> Set problem
Treat the line containing "Which choice from" as the first line and the final line of the material below as the last; reproduce that range exactly.

Spatial reasoning records
###
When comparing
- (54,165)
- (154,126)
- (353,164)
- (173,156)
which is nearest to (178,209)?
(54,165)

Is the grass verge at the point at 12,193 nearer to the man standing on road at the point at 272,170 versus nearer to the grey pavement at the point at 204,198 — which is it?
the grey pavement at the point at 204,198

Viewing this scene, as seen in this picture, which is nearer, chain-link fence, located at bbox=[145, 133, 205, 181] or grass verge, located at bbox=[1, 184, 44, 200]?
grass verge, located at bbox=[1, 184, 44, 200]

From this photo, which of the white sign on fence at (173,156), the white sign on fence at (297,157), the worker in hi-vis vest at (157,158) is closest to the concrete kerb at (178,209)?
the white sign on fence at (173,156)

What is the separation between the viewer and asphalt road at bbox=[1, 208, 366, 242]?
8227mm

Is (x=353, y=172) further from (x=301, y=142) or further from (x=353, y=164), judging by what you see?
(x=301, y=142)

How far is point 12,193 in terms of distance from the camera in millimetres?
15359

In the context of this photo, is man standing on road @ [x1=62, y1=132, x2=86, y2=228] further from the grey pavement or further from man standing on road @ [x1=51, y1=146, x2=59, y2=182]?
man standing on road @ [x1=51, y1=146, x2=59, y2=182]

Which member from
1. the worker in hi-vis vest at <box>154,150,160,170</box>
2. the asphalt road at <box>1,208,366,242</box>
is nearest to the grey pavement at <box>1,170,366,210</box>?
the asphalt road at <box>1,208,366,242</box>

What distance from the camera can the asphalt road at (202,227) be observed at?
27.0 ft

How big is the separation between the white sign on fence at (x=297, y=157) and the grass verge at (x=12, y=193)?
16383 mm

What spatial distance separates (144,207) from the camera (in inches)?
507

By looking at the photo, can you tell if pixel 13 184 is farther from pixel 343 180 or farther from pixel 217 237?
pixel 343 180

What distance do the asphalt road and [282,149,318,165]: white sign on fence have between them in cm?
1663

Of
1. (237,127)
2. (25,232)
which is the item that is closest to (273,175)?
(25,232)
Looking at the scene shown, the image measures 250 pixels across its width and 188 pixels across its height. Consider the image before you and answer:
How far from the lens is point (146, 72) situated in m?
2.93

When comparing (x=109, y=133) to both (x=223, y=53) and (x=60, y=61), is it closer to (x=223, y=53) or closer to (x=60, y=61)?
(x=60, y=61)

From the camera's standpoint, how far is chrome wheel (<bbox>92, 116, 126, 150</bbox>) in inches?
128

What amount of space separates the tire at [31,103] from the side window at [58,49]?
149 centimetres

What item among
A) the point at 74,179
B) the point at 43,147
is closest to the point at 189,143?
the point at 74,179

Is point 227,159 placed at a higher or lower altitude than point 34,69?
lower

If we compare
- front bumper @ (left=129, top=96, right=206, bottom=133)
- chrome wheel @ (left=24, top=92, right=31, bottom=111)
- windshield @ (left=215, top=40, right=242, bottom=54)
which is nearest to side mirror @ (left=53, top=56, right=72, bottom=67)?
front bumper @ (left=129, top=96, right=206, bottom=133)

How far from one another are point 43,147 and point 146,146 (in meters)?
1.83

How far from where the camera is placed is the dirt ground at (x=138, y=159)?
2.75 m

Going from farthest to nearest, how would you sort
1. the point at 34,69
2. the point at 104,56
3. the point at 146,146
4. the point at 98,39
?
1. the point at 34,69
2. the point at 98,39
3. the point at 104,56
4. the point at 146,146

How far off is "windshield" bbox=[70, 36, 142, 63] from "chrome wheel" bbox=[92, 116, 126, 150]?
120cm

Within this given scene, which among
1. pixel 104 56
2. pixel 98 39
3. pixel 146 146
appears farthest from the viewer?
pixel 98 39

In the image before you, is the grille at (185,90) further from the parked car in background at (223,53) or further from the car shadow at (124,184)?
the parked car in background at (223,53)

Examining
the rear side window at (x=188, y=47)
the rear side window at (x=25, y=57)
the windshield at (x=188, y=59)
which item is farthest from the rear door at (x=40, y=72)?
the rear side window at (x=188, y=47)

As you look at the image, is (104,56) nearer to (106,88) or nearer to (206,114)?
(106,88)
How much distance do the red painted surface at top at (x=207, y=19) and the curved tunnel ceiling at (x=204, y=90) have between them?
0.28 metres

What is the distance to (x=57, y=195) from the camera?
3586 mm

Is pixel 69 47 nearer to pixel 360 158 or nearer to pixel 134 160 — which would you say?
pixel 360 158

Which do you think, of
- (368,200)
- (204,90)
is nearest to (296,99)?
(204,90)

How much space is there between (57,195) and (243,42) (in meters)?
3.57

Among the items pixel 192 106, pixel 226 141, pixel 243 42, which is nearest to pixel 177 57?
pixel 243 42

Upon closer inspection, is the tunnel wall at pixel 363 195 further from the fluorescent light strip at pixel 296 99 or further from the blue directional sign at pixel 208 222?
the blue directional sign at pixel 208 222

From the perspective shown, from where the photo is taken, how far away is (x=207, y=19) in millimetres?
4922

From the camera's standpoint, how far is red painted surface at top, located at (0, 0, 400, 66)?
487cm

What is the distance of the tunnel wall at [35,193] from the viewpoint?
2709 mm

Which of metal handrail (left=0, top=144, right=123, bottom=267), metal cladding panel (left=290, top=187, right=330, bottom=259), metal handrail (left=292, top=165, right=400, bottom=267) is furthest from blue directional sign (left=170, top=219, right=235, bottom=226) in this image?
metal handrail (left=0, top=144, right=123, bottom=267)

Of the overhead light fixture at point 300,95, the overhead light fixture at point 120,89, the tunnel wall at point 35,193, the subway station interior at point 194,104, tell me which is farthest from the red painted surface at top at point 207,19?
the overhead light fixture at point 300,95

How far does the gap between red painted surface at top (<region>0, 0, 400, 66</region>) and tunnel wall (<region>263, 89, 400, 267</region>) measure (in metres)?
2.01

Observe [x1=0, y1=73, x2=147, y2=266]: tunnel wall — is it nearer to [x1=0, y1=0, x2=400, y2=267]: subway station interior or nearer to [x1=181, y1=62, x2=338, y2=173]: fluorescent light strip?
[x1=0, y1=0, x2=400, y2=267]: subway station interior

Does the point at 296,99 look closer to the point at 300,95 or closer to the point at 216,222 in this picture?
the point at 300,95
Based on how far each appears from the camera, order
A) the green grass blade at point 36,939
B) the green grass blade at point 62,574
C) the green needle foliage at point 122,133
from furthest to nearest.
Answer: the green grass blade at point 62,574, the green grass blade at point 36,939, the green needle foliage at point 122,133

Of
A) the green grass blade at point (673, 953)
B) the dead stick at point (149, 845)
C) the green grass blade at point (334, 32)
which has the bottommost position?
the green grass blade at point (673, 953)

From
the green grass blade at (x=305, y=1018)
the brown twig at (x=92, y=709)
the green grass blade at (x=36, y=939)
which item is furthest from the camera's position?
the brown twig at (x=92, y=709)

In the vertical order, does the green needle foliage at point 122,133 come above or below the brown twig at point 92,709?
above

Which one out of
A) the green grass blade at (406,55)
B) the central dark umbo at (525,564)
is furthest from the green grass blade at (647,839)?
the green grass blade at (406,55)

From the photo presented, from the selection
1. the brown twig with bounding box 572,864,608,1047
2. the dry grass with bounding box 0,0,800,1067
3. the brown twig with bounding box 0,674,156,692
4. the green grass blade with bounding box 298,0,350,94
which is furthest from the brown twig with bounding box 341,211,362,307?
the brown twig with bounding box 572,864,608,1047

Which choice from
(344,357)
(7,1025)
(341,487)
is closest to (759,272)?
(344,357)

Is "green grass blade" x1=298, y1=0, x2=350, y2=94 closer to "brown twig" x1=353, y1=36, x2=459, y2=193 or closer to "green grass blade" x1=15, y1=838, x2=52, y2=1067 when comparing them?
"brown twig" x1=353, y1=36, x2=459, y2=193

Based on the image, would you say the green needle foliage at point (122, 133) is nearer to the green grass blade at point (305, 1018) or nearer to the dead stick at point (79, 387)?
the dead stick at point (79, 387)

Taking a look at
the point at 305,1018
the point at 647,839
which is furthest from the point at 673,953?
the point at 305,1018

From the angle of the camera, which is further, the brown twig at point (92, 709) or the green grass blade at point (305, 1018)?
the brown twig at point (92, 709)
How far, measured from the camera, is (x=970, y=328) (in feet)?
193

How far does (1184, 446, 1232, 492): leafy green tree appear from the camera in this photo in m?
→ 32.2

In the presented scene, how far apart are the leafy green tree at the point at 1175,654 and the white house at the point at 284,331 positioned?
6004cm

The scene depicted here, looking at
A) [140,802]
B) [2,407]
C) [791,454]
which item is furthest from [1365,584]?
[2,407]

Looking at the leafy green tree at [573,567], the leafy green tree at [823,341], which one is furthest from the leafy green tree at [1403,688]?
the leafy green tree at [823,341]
###
> Reply
Which choice from
(344,357)
(7,1025)
(341,487)
is closest to (759,272)?
(344,357)

Is "green grass blade" x1=298, y1=0, x2=350, y2=94 closer to "brown twig" x1=353, y1=36, x2=459, y2=193 or closer to "green grass blade" x1=15, y1=838, x2=52, y2=1067 when comparing them?
"brown twig" x1=353, y1=36, x2=459, y2=193

Based on the image, would you say the green needle foliage at point (122, 133) is nearer to the green grass blade at point (305, 1018) or nearer to the dead stick at point (79, 387)?
the dead stick at point (79, 387)

Taking a look at
the point at 305,1018
the point at 647,839
which is furthest from the point at 673,953?
the point at 305,1018

From the angle of the camera, which is further, the brown twig at point (92, 709) or the green grass blade at point (305, 1018)?
the brown twig at point (92, 709)
How far, measured from the camera, is (x=970, y=328) (in feet)?
193

How far does (1184, 446, 1232, 492): leafy green tree appear from the camera in this photo in m?
→ 32.2

In the presented scene, how far apart are the leafy green tree at the point at 1175,654 and the white house at the point at 284,331 positioned?
6004cm

The scene depicted here, looking at
A) [140,802]
B) [2,407]
C) [791,454]
which item is furthest from [1365,584]?
[2,407]

Looking at the leafy green tree at [573,567], the leafy green tree at [823,341], which one is furthest from the leafy green tree at [1403,688]?
the leafy green tree at [823,341]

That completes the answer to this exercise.